Transcribe the items word for word, starting at the line that contains "What spatial distance" and continuing through the end of the items, and leave the pictures out of your answer.

● ● ●

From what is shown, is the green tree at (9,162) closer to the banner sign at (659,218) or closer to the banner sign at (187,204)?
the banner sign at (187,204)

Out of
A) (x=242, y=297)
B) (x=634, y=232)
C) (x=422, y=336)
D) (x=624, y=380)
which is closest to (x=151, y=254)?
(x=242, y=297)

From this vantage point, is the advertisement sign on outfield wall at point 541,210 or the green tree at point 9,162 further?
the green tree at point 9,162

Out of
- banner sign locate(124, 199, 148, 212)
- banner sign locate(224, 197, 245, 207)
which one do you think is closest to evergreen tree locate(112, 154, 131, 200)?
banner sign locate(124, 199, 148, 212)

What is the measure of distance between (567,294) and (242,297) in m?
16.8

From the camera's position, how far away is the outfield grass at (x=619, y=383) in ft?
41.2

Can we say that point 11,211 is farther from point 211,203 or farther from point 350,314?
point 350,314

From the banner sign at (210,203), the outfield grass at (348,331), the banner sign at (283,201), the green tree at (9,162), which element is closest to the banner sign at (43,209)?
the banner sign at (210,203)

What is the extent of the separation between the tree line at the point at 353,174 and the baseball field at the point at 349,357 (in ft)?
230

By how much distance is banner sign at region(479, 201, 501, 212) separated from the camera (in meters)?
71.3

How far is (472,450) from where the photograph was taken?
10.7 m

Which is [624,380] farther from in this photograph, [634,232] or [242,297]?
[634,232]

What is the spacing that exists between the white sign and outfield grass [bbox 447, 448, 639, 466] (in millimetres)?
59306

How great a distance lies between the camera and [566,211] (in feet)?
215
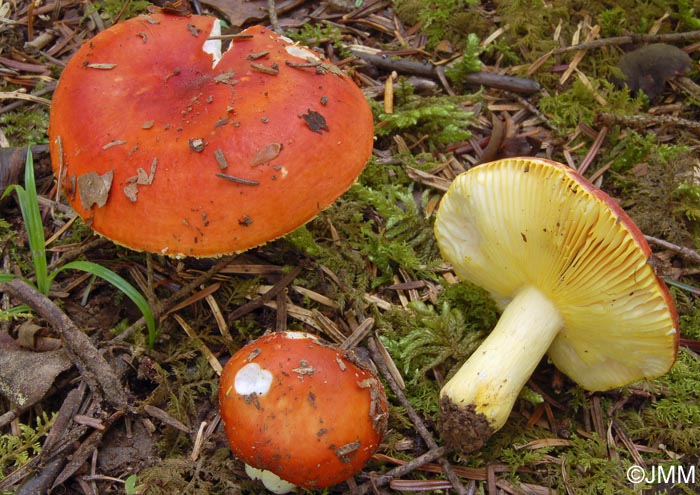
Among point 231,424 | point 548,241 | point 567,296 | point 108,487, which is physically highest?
point 548,241

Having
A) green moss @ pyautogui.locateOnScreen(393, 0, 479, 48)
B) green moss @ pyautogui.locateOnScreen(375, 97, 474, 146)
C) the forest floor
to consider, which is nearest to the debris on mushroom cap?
the forest floor

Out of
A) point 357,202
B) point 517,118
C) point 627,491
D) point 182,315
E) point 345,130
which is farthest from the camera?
point 517,118

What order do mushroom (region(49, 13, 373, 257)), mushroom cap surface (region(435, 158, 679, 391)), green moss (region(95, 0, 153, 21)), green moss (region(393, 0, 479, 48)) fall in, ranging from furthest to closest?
1. green moss (region(393, 0, 479, 48))
2. green moss (region(95, 0, 153, 21))
3. mushroom (region(49, 13, 373, 257))
4. mushroom cap surface (region(435, 158, 679, 391))

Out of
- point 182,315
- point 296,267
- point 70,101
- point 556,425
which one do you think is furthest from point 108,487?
point 556,425

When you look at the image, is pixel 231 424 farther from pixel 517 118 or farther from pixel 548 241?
pixel 517 118

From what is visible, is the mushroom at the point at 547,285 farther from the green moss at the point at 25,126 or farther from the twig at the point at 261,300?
the green moss at the point at 25,126

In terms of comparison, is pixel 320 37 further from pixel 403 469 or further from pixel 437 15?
pixel 403 469

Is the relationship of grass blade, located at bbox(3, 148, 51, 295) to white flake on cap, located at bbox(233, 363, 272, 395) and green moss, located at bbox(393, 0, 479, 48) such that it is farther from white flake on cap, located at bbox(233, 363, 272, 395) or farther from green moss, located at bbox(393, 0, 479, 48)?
green moss, located at bbox(393, 0, 479, 48)
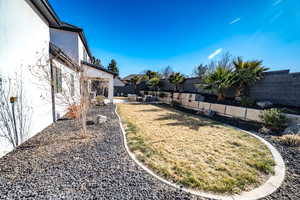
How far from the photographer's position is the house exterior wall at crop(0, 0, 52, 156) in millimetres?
3006

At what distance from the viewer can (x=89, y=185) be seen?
84.0 inches

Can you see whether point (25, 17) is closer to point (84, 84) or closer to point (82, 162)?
point (84, 84)

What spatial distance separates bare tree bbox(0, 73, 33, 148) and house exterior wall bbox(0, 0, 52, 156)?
17cm

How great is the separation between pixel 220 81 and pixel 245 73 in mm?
1595

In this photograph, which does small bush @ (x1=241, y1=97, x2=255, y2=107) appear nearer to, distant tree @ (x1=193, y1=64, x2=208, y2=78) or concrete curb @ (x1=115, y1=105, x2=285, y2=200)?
concrete curb @ (x1=115, y1=105, x2=285, y2=200)

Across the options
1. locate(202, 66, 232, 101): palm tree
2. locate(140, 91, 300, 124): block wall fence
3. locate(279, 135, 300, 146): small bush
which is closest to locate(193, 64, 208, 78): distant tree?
locate(140, 91, 300, 124): block wall fence

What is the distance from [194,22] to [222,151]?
36.7ft

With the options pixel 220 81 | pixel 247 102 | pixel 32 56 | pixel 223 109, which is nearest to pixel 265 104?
pixel 247 102

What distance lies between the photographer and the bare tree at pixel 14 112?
9.84 ft

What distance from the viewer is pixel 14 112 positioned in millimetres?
3361

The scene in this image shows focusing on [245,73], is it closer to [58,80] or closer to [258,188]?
[258,188]

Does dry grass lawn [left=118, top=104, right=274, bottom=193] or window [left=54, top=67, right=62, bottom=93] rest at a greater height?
window [left=54, top=67, right=62, bottom=93]

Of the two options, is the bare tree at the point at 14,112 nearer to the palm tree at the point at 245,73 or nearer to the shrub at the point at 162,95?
the palm tree at the point at 245,73

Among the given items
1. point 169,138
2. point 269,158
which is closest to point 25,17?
point 169,138
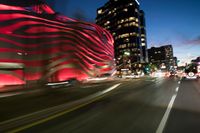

● ● ●

== Answer to this task ==
What spatial distance separates bare tree bbox(0, 73, 33, 148) and house exterior wall bbox(0, 0, 52, 156)?
17cm

How great is the separation between pixel 220 81 and pixel 245 73 in mm?
1595

In this photograph, which does small bush @ (x1=241, y1=97, x2=255, y2=107) appear nearer to, distant tree @ (x1=193, y1=64, x2=208, y2=78) or concrete curb @ (x1=115, y1=105, x2=285, y2=200)?
concrete curb @ (x1=115, y1=105, x2=285, y2=200)

Across the options
1. locate(202, 66, 232, 101): palm tree
2. locate(140, 91, 300, 124): block wall fence
3. locate(279, 135, 300, 146): small bush
which is closest to locate(193, 64, 208, 78): distant tree?
locate(140, 91, 300, 124): block wall fence

What is the distance from [194,22] to [222,151]?
36.7ft

With the options pixel 220 81 | pixel 247 102 | pixel 32 56 | pixel 223 109, which is nearest to pixel 265 104?
pixel 247 102

What distance lies between the photographer and the bare tree at pixel 14 112?
9.84 ft

What distance from the viewer is pixel 14 112 positioned in millimetres?
3361

The scene in this image shows focusing on [245,73], is it closer to [58,80] or closer to [258,188]?
[258,188]

Does dry grass lawn [left=118, top=104, right=274, bottom=193] or window [left=54, top=67, right=62, bottom=93] rest at a greater height?
window [left=54, top=67, right=62, bottom=93]

Of the two options, is the bare tree at the point at 14,112 nearer to the palm tree at the point at 245,73 or nearer to the shrub at the point at 162,95?
the palm tree at the point at 245,73

Among the given items
1. point 169,138
2. point 269,158
which is closest to point 25,17?
point 169,138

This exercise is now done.